Cela signifie qu’il faut repenser l’ensemble de l’entreprise et agir à tous les niveaux permettant de mettre en place un système adapté. Ce système doit permettre de créer les 3 conditions de l’innovation : savoir innover (compétences, techniques, connaissances), pouvoir innover (structure, organisation, management), vouloir innover (stratégie, vision, état d’esprit).

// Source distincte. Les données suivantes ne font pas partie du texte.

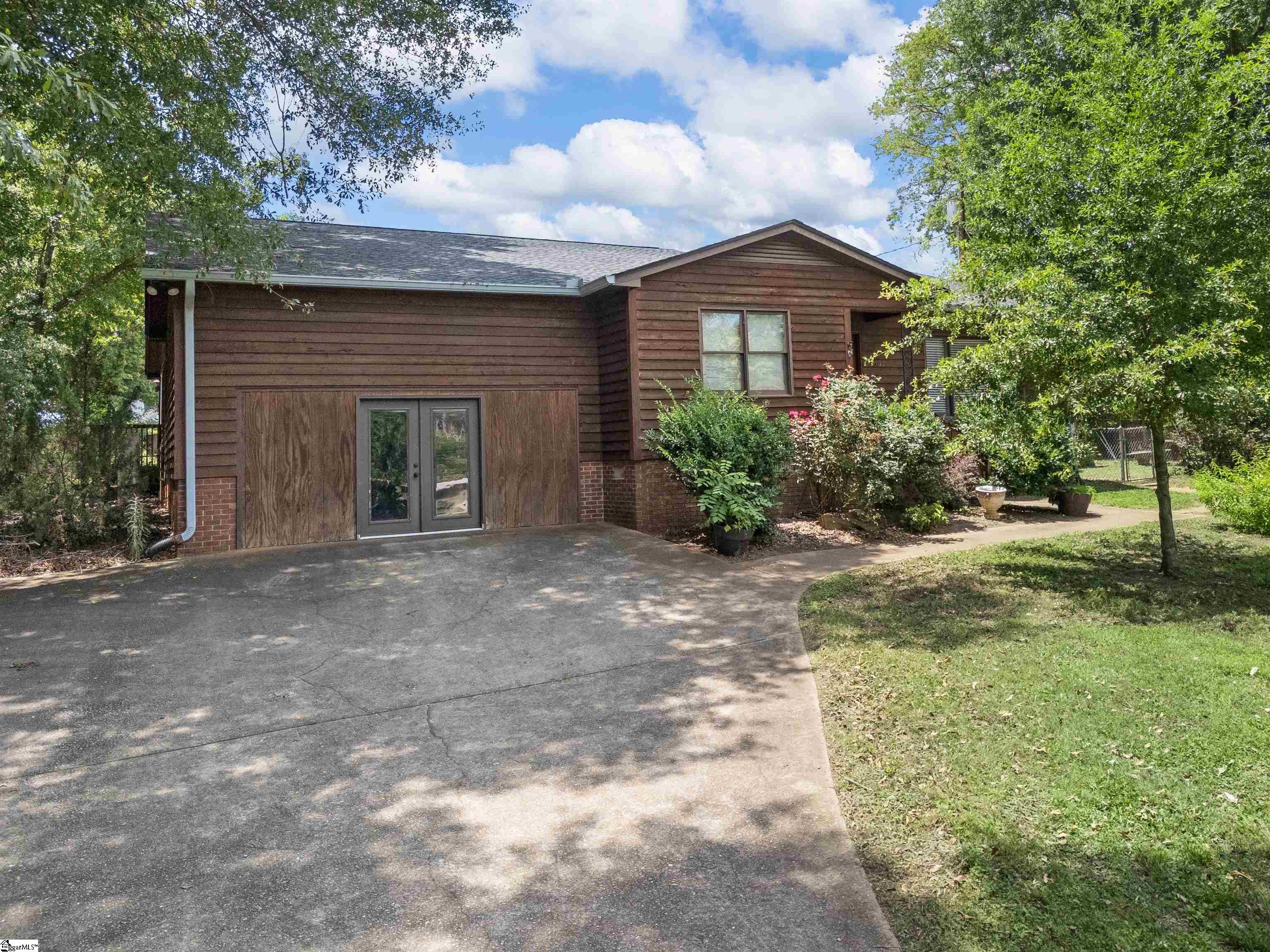 132 Bowers Court Spartanburg, SC 29301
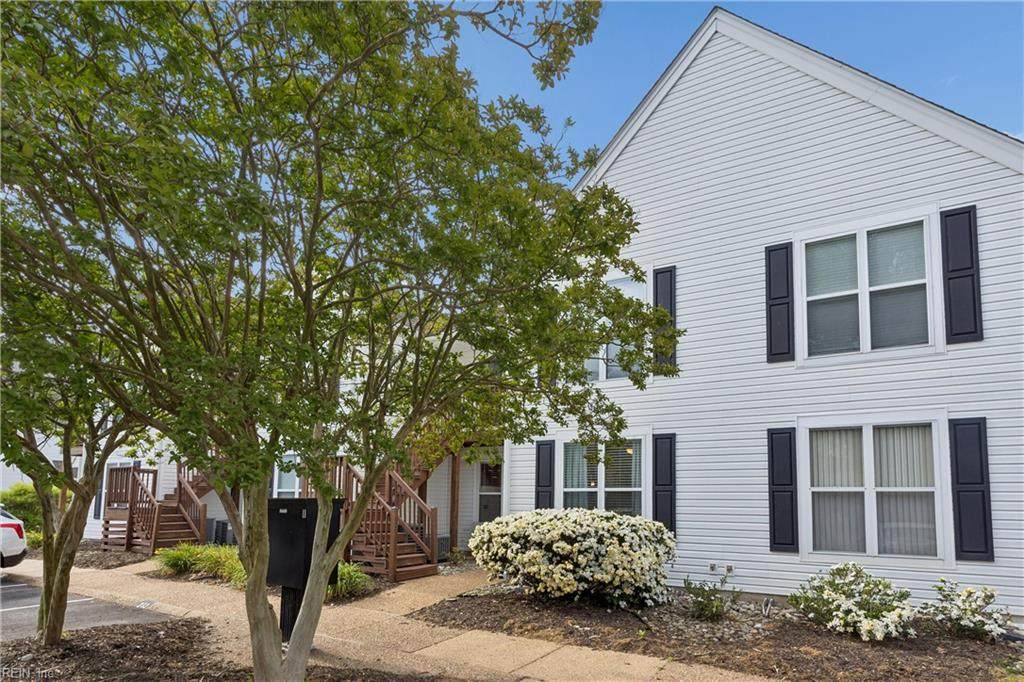 213 Persimmon Dr - Photo 1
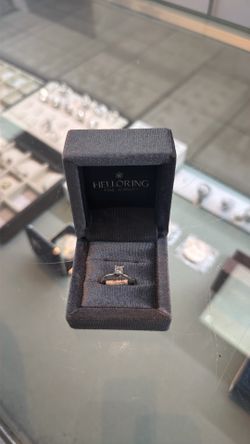 14k white gold ladies solitaire ring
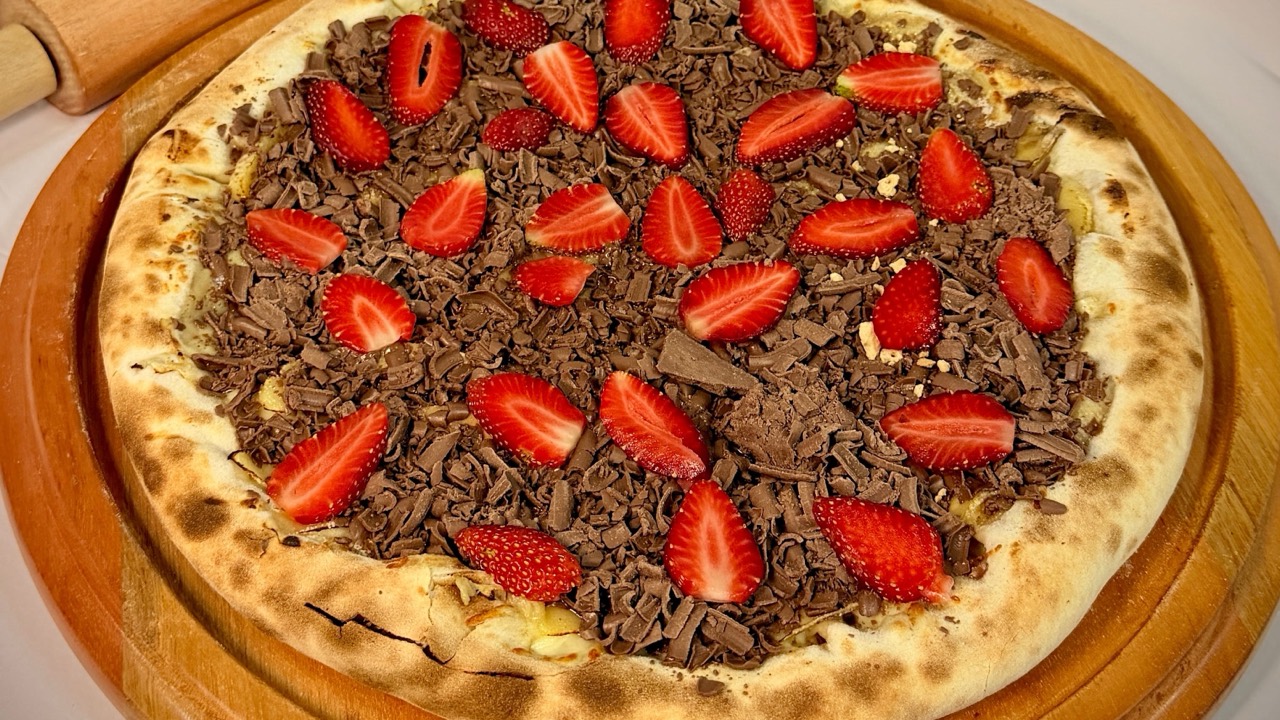 Pizza Chocolate com morango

Voici un modèle permettant de répondre à cette exigence, qui inclut notamment des évolutions à différents niveaux :

·     Stratégique : vision, sens, considérer l’innovation comme objectif stratégique avec des  indicateurs de performance concrets et pilotés par la direction (Getz),

·     Structurel et organisationnel : une structure souple, une mise en place rapide des innovations dès que possible (i.e. 3 jours), des incubateurs et labs permettant de développer les projets nécessitant plus de temps,

·     Culturel et managérial : développer une culture et des valeurs qui intègrent l’innovation, repenser le rôle des managers comme facilitateurs et accoucheurs d’innovations, recruter des managers adaptés, développer les compétences de créativité chez les salariés,

·     Incitatif : absence de rémunération financière directe sur les idées générées (le poison de la créativité, Amabile), jouer sur les motivations intrinsèques (intérêt de la tâche…) vs extrinsèques (rémunération),

·     Appropriation marché : connaitre le marché, grâce à des études de marché, des best practices, des tendances pour avoir un temps d’avance, penser avec et pour les usagers (E. Von Hippel), raisonner en terme de problème vs solution, faire des séminaires, sortir de l’entreprise,

·    Etat d’esprit : favoriser une approche lean start-up adaptée à l’entreprise pour valider les idées et concepts, mettre sur le marché les offres MVP (minimal viable product) et les faire évoluer par expérimentations successives et cycles courts (Ries, Blank).

Loin de l’idée lumineuse, c’est donc une évolution forte et structurante qu’il s’agit de mener dans les organisations. Une évolution qui touche l’ensemble de l’entreprise, de son organisation, de son management et de ses pratiques. Une évolution qui peut permettre des retours financiers très concrets, de l’ordre de 4000€ par an par salarié (Getz à l'origine de la notion d'entreprise libérée).

Comme le disait Peter Drucker, « l’innovation n’est pas un flash de génie mais un travail difficile. Et ce travail devrait être organisé comme une activité régulière de chaque unité de l’entreprise et ce à chaque niveau de management de l’entreprise ».